Underground America Day was created by “the father of modern earth-sheltered architecture,” Malcolm Wells, in 1974. He died in 2009. On his website, Malcolmwells.com, he is quoted as saying, “I woke up one day to the fact that the Earth’s surface was made for living plants, not industrial plants.” He said the homes where we live should match nature’s pace.

“We live in an era of glitzy buildings and trophy houses: big, ugly, show-off monsters that stand — or I should say stomp — on land stripped bare by the construction work and replanted with toxic green lawns,” he said. “If the buildings could talk they would be speechless with embarrassment, but most of us see nothing wrong with them, and would, given the opportunity, build others like them, for few of us realize that there’s a gentler way to build.”

Wells’ idea of these more gently built dwellings have caught on around the world, including in Australia, where an entire town was constructed underground.

The Earth-loving architect had a good sense of humor about the day he declared 45 years ago this week. He said he knew hundreds of millions of people will do absolutely nothing to celebrate underground living, but that was OK with the World War II Marine and former Harvard teacher. Wells said he just wanted people to leave the land no worse than they found it — and living as close to Earth as possible was a start.
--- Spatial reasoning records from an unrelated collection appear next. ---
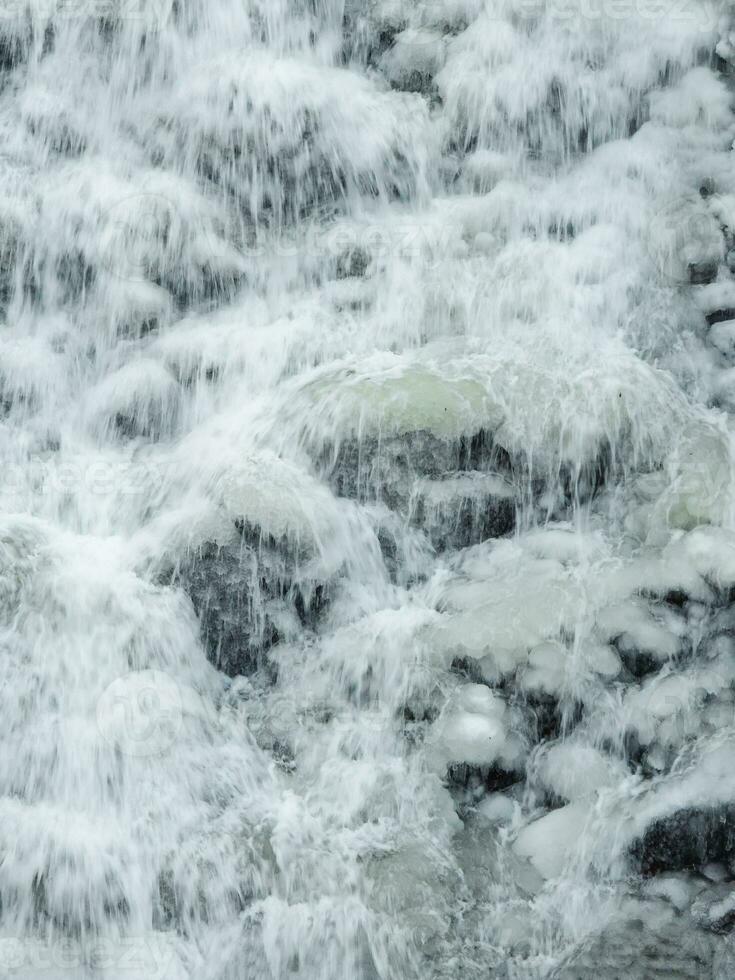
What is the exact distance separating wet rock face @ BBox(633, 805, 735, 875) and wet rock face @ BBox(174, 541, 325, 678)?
1.55 meters

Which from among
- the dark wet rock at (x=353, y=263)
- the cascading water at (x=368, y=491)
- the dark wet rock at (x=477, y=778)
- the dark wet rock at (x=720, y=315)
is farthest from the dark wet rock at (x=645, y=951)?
the dark wet rock at (x=353, y=263)

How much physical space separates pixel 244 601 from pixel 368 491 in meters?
0.70

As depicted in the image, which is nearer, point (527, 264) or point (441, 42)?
Result: point (527, 264)

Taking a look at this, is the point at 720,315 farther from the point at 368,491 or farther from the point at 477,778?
the point at 477,778

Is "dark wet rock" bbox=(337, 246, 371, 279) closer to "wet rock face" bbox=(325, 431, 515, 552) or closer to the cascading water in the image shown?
the cascading water

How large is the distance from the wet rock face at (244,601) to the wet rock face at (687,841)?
61.2 inches

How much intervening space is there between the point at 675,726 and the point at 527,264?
2.79 m

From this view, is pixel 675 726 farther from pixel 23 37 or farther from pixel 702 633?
pixel 23 37

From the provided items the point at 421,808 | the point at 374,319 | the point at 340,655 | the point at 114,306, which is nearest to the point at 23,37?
the point at 114,306

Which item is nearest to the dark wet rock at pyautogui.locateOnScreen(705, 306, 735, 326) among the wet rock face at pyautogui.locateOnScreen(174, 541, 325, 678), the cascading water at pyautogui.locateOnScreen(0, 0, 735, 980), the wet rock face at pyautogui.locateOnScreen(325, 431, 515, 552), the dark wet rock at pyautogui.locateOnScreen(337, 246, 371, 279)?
the cascading water at pyautogui.locateOnScreen(0, 0, 735, 980)

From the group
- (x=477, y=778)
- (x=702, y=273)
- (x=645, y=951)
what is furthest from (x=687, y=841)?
(x=702, y=273)

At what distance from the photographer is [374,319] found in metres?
5.29

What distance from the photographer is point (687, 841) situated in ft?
10.1

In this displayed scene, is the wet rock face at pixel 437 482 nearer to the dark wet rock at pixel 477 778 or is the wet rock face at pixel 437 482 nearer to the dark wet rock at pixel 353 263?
the dark wet rock at pixel 477 778
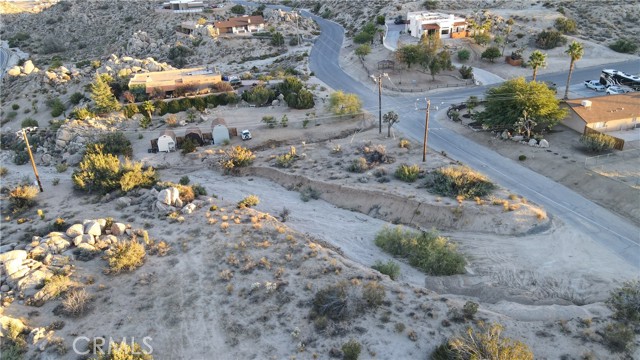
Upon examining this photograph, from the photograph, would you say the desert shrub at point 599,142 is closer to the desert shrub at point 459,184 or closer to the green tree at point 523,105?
the green tree at point 523,105

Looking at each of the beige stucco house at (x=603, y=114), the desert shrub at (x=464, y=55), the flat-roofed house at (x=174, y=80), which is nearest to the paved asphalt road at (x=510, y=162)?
the beige stucco house at (x=603, y=114)

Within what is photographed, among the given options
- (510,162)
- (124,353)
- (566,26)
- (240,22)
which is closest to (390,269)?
(124,353)

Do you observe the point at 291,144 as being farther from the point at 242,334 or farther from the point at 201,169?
the point at 242,334

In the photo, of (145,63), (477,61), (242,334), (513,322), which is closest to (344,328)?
(242,334)

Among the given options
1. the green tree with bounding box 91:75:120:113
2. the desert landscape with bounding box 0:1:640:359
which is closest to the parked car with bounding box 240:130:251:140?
the desert landscape with bounding box 0:1:640:359

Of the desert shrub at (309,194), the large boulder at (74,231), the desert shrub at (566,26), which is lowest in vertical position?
the desert shrub at (309,194)
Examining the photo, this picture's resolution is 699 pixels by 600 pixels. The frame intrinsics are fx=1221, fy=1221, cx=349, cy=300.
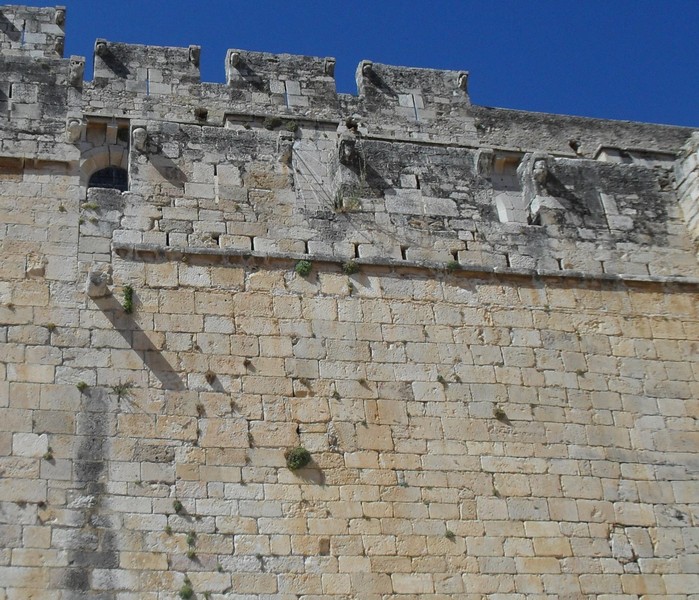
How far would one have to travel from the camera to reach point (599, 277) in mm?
12812

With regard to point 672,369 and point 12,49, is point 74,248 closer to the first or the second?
point 12,49

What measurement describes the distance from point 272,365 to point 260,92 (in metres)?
5.22

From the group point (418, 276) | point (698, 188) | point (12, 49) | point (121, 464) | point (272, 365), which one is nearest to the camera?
point (121, 464)

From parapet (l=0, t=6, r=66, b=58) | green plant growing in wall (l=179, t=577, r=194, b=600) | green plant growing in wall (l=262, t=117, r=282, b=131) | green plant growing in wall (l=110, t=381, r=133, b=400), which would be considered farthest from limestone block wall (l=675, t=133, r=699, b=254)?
parapet (l=0, t=6, r=66, b=58)

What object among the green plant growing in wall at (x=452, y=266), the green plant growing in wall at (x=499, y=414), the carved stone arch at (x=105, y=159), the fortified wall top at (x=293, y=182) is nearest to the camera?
the green plant growing in wall at (x=499, y=414)

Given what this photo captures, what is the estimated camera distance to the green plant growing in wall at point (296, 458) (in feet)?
35.6

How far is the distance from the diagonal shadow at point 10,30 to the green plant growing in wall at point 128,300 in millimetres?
5233

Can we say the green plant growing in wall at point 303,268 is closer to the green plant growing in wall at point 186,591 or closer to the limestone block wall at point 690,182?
the green plant growing in wall at point 186,591

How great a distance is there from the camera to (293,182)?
504 inches

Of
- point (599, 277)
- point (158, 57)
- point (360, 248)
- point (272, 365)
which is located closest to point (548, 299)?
point (599, 277)

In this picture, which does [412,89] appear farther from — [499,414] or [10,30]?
[499,414]

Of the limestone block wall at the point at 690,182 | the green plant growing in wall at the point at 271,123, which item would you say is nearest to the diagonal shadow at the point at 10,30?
the green plant growing in wall at the point at 271,123

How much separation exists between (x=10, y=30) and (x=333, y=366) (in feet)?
22.3

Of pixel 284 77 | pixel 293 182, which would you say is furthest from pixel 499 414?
pixel 284 77
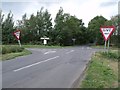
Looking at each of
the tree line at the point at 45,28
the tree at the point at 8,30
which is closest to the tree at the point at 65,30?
the tree line at the point at 45,28

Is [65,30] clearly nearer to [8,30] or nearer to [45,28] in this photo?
[45,28]

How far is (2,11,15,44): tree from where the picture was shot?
85000mm

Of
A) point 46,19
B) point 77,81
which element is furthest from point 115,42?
point 77,81

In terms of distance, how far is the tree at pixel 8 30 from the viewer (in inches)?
3346

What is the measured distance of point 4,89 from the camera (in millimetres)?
10516

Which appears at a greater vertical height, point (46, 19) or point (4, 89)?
point (46, 19)

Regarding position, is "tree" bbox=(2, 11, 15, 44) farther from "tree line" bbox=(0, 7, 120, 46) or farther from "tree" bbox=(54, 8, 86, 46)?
"tree" bbox=(54, 8, 86, 46)

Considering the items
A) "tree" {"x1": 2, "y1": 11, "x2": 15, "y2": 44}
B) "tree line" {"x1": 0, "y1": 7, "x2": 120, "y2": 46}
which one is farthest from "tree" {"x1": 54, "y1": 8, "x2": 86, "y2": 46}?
"tree" {"x1": 2, "y1": 11, "x2": 15, "y2": 44}

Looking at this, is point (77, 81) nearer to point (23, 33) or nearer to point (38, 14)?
point (23, 33)

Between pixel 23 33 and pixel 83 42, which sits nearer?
pixel 23 33

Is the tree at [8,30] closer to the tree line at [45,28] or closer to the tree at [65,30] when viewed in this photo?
the tree line at [45,28]

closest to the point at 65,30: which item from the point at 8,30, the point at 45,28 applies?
the point at 45,28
You can see two videos about underground architecture posted with the original article: www.duluthnewstribune.com


Comments

Could You Live Underground? — 3 Comments

  1. I was a follower of Malcolm Wells for many years and planned on making some kind of earthbermed home. But then I saw Owen Geiger’s earthbag TowerHouse and realized I could built an Earthbag home cheaper and use less processed materials in it’s construction. Malcolm’s wife still runs his bermed Art Gallery in Cape Cod, it’s worth checking out!

    Tom

    • Earthbags lend themselves very well to underground housing, root cellars, dams, etc. The earthbag house that I built was heavily bermed.